Another of my favorite passages in this book is in Chapter Three, on page 33-34, shortly after Adie's mother becomes infatuated with Jackie Kennedy and her husband:
Mama was especially crazy about the pillbox hats Jackie wore. "Not every woman can wear them, you know," she said. "Takes a certain bone structure." Whatever type that was, Mama figured she had it. Every one of the dresses she made had its own matching pillbox hat, but they didn't look much like Jackie's. Mama used Pa's baseball caps as a base. She cut the bills off and covered what was left in whatever fabric she was working on at the time.
Adie is a bit tough to take at first with her disjointed narrative, but eventually her ramblings endear her to the reader. She struggles as a new wife and mother, particularly when she realizes her husband, Buck, is not as in love with her as she is with him and that his mother, Verna, has secrets of her own and hopes Adie will fail.
Miles easily weaves in the slave narrative of Tempe Jordan into Adie's story. Although these stories parallel one another in some ways, the stories shed light on the strength these women share. This is one of those novels that will stay with the reader once the last page is read, and it is now one of my top 5 books from this year.

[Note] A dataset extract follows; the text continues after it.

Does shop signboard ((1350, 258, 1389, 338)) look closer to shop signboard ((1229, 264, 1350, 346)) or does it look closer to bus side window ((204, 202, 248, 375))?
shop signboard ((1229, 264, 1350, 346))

This was a heartbreaking tale at times, neither of the women in this book had it easy. First there is Adie Jenkins, who gets pregnant and marries at 17. But her husband does not leave his wild ways and she is pretty much left to fend for herself most of the time. But she find friendship in her neighbours and one of them, Willa Mae reads from a book. Another heartbreaking tale about a young slave girl who lost her children.
The books tells much of Adie's family history and how things happened like they did. Like the loss of her little sister that broke the family in half. Her sisters exploits, and how her other sister started to eat, and eat. And of course her own mistake. But Adie was strong, she would not give up, not even when it looked dark at one time and my heart was in my throat because of he injustice she suffered. But friends, family and that diary helped her along, and she never gave up. The road to happiness is not an easy one.
Then there is the diary, I did have problems at first, because of the way it looked, but I got used to it. Of course then there was the other problem of understanding, I had this sometimes in the book too cos of their southern accent.. But I got used to it, I have obviously spent too little time in the south. To the diary, a woman called Tempe is telling her life story. How she grew up on a plantation, how she got used and pushed around, how the war came, and ended and how she set out on a long journey. She had it bad at times, and she still had hope. It was a fascinating story, and it took turns I did not see coming. And at other times I was shaken by the cruelty of their masters.
I enjoyed the friendship she formed with Willa Mae, this very old midwife who helps her along, and her next door neighbour Murphy who helps her when she needs it. But he also lets her be independent.
Friendship and hope was the best part of this book because it showed the way. The agony of not knowing what was coming next at a certain time in the book made me want to stop reading, but at the same time read on to find out, and wish for the best.
I liked how she wove two stories together, about two entirely different women, but who at the same time were very much alike.
A tale of the south in the 60's, friendship, loss, love, finding your own way, and a look back at how slaves were treated 100 years before. A different world.
Blodeuedd's Cover Corner: Very nice, I am sure they would have been friends if they had met.
Final thoughts: I liked this look at the south of the US, I seldom find myself reading about it.